Source text:
What Does Fewer Americans Working Mean for Natural Gas Vehicles?
The latest jobs report was a mixed bag at best. While on the surface, the unemployment rate dropping from 7% to 6.7% looks like a positive step, scratching below the surface leads to a concerning trend. Much of the drop in unemployment is a factor of peple giving up on the job market, and not new job creation: More than than 37% of Americans are no longer working or looking for work, a level not seen since 1978. 13% of those with jobs consider themselves "underemployed," meaning they are working part time or not getting enough hours.
Will this falling participation in the working population put a damper on the prospects for domestic energy producers like Ultra Petroleum and U.S. manufacturers like Cummins ? What about Cheniere Energy and its massive export terminal project or Westport Innovations and its momentum on natural gas vehicles? Let's take a closer look at how this impacts these companies.
Putting the brakes on natural gas vehicles?
Westport Innovations seems like it's finally getting some momentum, largely based on the early success of the ISX12 G engine it's jointly making with Cummins. After selling a couple thousand last year, the expectations are for more than 10,000 deliveries in 2014 as the trucking market starts adopting this -- the first major engine that can meet the power and fuel-efficiency needs for the majority of shippers like UPS and domestic manufacturers like Procter and Gamble, with known, regular routes.
There has already been a recent stumbling block with engines for heavy-duty applications. Last year, Westport discontinued its 15 liter HPDI engine, citing limited demand preventing it from making enough engines to be profitable. Interestingly enough, Cummins just recently delayed the launch of its own 15 liter natural gas engine, citing concerns about the availability of fuel limiting the market -- at least right now. With both Cummins and Westport delaying or scrapping this larger engine, how much of this is tied to concerns about the economy bouncing back? Probably not very much. Cummins' Roe East had this to say:
"My gut feeling is that most of the people buying the 12-liter today have dedicated fueling," East says - or run regular point-to-point routes. "The customer base demanding the 15-liter engine is more likely to run variable routes," he says. "They need to be confident that they can stop at a public station."

What the exercise asks: Copy the text of the natural gas vehicles article between "The latest jobs" and "getting enough hours.", inclusive.

Given information:
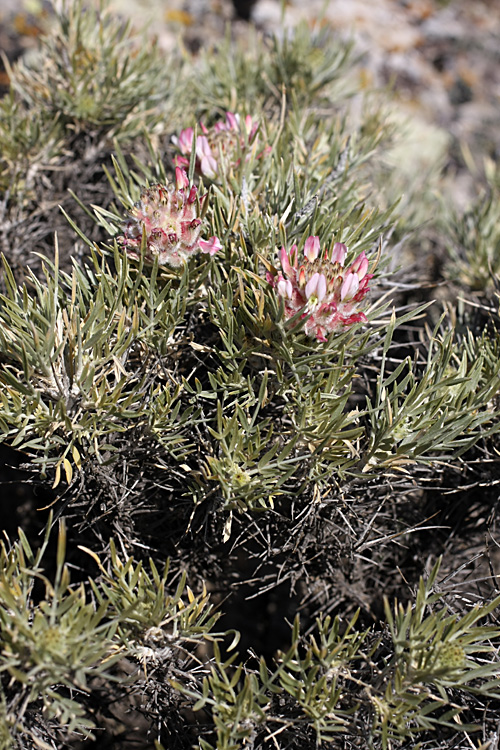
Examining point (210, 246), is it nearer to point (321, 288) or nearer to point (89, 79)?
* * *
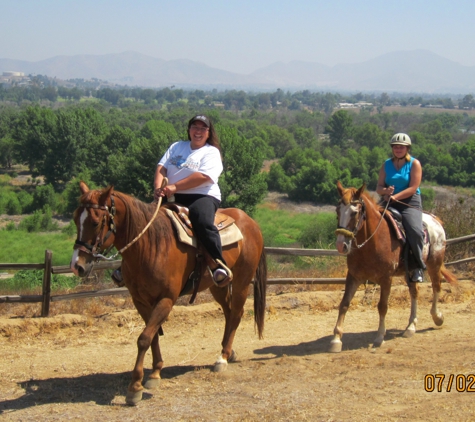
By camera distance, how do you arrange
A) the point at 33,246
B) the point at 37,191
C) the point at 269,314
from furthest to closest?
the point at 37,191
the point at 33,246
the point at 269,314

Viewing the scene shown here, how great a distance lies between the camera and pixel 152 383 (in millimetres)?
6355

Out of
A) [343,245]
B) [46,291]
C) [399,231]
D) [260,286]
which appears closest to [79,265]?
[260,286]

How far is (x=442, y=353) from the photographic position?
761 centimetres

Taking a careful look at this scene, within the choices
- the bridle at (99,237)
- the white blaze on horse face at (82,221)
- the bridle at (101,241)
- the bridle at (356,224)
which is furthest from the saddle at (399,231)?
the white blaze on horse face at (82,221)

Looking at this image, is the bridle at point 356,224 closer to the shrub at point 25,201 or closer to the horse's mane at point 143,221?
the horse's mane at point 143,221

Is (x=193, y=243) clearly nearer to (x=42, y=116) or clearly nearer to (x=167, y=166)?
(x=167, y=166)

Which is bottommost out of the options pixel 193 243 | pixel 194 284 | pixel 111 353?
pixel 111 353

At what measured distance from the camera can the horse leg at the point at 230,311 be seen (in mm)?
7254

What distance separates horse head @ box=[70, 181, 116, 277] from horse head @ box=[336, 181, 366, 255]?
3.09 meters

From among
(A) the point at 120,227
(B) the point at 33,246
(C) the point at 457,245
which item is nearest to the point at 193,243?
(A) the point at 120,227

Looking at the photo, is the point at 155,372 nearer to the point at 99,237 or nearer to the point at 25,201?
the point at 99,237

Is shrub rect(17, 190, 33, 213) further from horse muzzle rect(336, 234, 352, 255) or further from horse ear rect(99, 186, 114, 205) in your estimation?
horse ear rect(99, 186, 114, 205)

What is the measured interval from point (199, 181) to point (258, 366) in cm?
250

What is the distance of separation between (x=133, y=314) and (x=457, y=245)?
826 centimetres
--
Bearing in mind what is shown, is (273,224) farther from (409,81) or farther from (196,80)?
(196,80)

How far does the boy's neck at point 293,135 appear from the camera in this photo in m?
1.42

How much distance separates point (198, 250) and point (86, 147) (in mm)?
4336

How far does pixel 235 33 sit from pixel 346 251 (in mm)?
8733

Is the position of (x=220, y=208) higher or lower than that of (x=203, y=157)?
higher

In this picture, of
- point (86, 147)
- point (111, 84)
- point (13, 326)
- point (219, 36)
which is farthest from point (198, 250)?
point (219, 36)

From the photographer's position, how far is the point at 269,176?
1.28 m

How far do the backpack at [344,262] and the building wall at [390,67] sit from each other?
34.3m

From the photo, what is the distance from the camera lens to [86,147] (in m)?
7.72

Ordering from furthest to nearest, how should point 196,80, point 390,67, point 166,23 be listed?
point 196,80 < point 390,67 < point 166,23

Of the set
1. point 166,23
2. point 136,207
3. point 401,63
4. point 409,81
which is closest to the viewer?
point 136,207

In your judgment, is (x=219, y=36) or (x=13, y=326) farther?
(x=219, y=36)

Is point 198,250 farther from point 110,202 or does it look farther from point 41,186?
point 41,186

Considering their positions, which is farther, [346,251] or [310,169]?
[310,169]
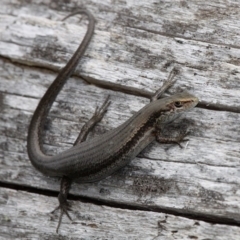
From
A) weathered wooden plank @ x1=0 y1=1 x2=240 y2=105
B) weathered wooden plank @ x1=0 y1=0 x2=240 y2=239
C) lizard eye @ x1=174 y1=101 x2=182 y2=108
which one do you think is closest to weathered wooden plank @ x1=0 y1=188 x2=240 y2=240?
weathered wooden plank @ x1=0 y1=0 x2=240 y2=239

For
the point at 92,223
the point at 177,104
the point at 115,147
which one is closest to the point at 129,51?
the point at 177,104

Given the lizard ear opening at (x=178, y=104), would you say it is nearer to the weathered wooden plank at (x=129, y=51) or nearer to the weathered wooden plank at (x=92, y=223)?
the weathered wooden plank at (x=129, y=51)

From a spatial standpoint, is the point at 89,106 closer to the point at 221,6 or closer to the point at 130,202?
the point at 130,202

Task solution:
The latest jobs report was a mixed bag at best. While on the surface, the unemployment rate dropping from 7% to 6.7% looks like a positive step, scratching below the surface leads to a concerning trend. Much of the drop in unemployment is a factor of peple giving up on the job market, and not new job creation: More than than 37% of Americans are no longer working or looking for work, a level not seen since 1978. 13% of those with jobs consider themselves "underemployed," meaning they are working part time or not getting enough hours.